What I'm saying is, nothing needs to be fix in modules, but the reader needs to be able to get a sense of place or history or life and the tools to feed the system in a way that produces a certain kind of module related output, because he's doing it himself as soon as he's the sender anyways. And I, for one, dread the moments when I need to look something up or read a room description aloud (which can be fun, but mostly isn't). So that's it.
To do this justice, modules should be part reading experience, offering some immersion, because heavy decoding is what sticks with us and immersion is the way to that, and part DIY-tools for him to produce the content he needs himself (village or dungeon sheets instead of character sheets, for instance). There's plenty of ways to offer loads of content that way and by ensuring that it sticks, it's way more likely to actually get a huge part into the game without the reader needing to memorize and re-work the whole thing before being able to use it.
Tone, as described in Part 1, also is a big part of that, of course.
[source] |
A word on play-testing.
That's just a random associated thought that occurred to me while writing Part 1. Well, at least I started seeing the connection or realized why it bothered me, like, forever: why bother play-testing something when the assumed difference between senders will almost definitely result in very different decoding/encoding processes every time. In other words, here is the explanation why every group will experience a different game even when playing the same system and module.

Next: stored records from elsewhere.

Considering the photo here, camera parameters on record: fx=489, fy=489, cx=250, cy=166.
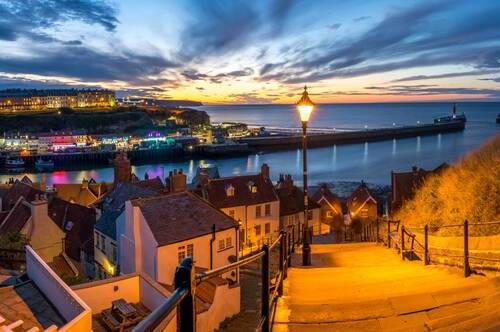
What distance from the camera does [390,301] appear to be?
283 inches

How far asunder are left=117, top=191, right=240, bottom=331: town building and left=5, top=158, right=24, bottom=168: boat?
86159mm

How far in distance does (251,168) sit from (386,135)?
2408 inches

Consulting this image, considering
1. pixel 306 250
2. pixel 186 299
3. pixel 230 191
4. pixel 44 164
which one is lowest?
pixel 230 191

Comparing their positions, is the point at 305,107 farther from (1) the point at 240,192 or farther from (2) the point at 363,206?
(2) the point at 363,206

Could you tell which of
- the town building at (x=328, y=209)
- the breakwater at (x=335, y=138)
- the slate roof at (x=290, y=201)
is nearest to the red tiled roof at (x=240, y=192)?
the slate roof at (x=290, y=201)

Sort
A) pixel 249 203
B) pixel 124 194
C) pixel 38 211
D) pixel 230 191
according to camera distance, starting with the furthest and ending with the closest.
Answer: pixel 249 203
pixel 230 191
pixel 124 194
pixel 38 211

I'm writing this to once more strengthen the idea that the DM is the one in charge as the sender, not the author of a module. And that means that the play-tests of one individual DM says almost nothing about how the game would run for another group. There's also a correcting element in encoding material, so even if there are any imbalances or mistakes in a module that the writer couldn't glean beforehand, the receiver will most likely change any such elements (and more than that) as he needs it when he'll be sending it. The rest is common sense and how the group decodes the output it gets.

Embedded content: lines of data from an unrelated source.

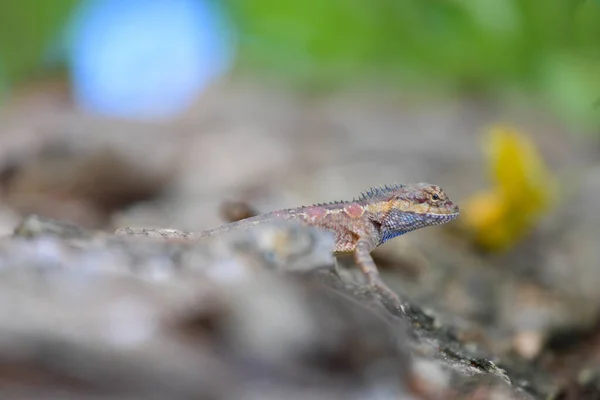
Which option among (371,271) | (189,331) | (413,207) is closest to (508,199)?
(413,207)

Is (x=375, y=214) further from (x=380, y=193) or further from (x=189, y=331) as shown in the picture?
(x=189, y=331)

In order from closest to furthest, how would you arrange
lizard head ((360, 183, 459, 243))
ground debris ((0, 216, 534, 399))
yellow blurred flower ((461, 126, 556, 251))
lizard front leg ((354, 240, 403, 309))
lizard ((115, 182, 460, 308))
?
ground debris ((0, 216, 534, 399))
lizard front leg ((354, 240, 403, 309))
lizard ((115, 182, 460, 308))
lizard head ((360, 183, 459, 243))
yellow blurred flower ((461, 126, 556, 251))

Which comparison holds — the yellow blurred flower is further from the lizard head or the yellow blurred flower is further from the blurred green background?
the blurred green background

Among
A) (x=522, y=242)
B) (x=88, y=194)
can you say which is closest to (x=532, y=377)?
(x=522, y=242)

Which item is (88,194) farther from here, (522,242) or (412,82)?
(412,82)

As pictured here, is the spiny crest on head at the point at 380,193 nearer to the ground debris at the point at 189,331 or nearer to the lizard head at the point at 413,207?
the lizard head at the point at 413,207

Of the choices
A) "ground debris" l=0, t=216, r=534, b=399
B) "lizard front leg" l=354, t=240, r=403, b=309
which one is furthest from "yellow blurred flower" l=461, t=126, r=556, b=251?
"ground debris" l=0, t=216, r=534, b=399

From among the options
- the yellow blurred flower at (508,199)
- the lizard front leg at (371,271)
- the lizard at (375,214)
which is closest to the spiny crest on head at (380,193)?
the lizard at (375,214)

Games or systems, on the other hand, really do need play testing ... lots of play testing.
Not the only way, though ...
Sorry, this was a long one again. And all over the place ... It's not even the whole picture and some of it is guesswork (our hobby being as young as it is). Mostly because I can't possibly have read all adventure modules in existence and it might very well be that I describe something already well known and established. That said, if you think you know modules fitting the description I gave above, please name them in the comments ... I'd highly appreciate it.
So there are, obviously, many ways to write modules and this isn't the only one. Stonehell, for instance, mostly does the exact opposite (as much information as possible crammed on a page, no immersion possible, lots of using it at the table ...) and still somehow works. They all have their place and merit, be it collector items or the first modules ever written and the air of nostalgia that make them still work today or what have you, but I think there is yet a lot to explore and document about what makes a module work and what not. There's also some unused paths worth checking out, I think. A bit like arguing if beer could be considered a medium with the above offered definition.
[source] |
One last stray thought: it's systems like 3e D&D and derivatives that try to undermine the DM as sender in the game by making the input very much depending on the source instead of supporting the encoding process ... Just food for thought.
Comments and thoughts about this are, as always, very welcome.